▶ [ОТРЫВОК ДЛЯ ЧТЕНИЯ]:
-*-
Она обожала покупки и таскала Патрика по антикварным лавкам, фирменным магазинам, даже по супермаркетам, уверяя, что за ними будущее. У Картье ей понравилась золотая коробочка с отделениями, где лежали два тюбика губной помады, украшенные рубинами и сапфирами. Точно так же оформят на следующий год новинку фирмы Рубинштейн «Nite’n Day». Все, включая Картье, заметили «кражу».

Мадам посетила всех знаменитых модельеров, за ней тенью следовала неприметная женщина, запоминавшая новый покрой и модные детали, чтобы потом сшить Елене такие же наряды, но гораздо дешевле. Любимцем мадам Рубинштейн всегда оставался Баленсиага, но она неизменно присутствовала и на показах коллекций у Диора, Ланвин, Жака Фата, Живанши, Жана Дессе и совсем юного Ги Лароша. Позднее Елена будет одеваться у Пьера Кардена, Андре Куррежа, а в глубокой старости отдаст предпочтение Иву Сен-Лорану.

Когда в 1954 году Шанель создала новую коллекцию после пятнадцати лет вынужденного мучительного безделья и показала ее в салоне на улице Камбон, Мадам приехала туда первой. Приземистая и полная, она не могла носить строгие костюмы, но зато сразу же, без раздумий приобрела все предложенные аксессуары.

Длительное пребывание во Франции завершилось, и Елена с Патриком направились в Вену, где у Мадам была намечена пресс-конференция.

Поездка оказалась удачной. Мадам Рубинштейн радовалась встрече с давней подругой, австрийской графиней, которая некогда придумала водостойкую тушь для ресниц, столь популярную еще со времен «Водного балета» на Всемирной выставке в Нью-Йорке. Сейчас графиня работала вместе с Виктором Силсоном, мужем Малы, и несколькими химиками над еще одним хитроумным изобретением.

Новая тушь, названная Сарой Фокс «Mascaramatic», появится на рынке через несколько лет, точнее, в 1958 году. Вместо прежней сухой, которую женщинам приходилось размачивать слюной, графиня создала жидкую, продающуюся в продолговатой металлической упаковке со щеточкой внутри, прикрепленной к завинчивающейся крышке. С прежней вязкой субстанцией, склеивающей ресницы, было покончено.
-*-
▶ [УСЛОВИЕ ЗАДАНИЯ]:
Выпишите из отрывка о Елене Рубинштейн слово в слово всё от слов «Когда в 1954» вплоть до слов «одним хитроумным изобретением.». Опирайтесь только на отрывок.

Данные для рассуждений о геометрии сцены
-*-
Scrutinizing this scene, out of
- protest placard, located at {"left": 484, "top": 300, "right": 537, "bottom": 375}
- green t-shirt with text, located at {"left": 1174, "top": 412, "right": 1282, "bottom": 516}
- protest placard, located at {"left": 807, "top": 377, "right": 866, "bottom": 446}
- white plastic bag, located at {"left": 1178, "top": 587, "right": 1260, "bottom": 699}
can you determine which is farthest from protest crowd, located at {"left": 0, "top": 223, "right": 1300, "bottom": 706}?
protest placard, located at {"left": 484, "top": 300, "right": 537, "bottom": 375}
-*-
▶ [РЕШЕНИЕ ЗАДАНИЯ]:
Когда в 1954 году Шанель создала новую коллекцию после пятнадцати лет вынужденного мучительного безделья и показала ее в салоне на улице Камбон, Мадам приехала туда первой. Приземистая и полная, она не могла носить строгие костюмы, но зато сразу же, без раздумий приобрела все предложенные аксессуары.

Длительное пребывание во Франции завершилось, и Елена с Патриком направились в Вену, где у Мадам была намечена пресс-конференция.

Поездка оказалась удачной. Мадам Рубинштейн радовалась встрече с давней подругой, австрийской графиней, которая некогда придумала водостойкую тушь для ресниц, столь популярную еще со времен «Водного балета» на Всемирной выставке в Нью-Йорке. Сейчас графиня работала вместе с Виктором Силсоном, мужем Малы, и несколькими химиками над еще одним хитроумным изобретением.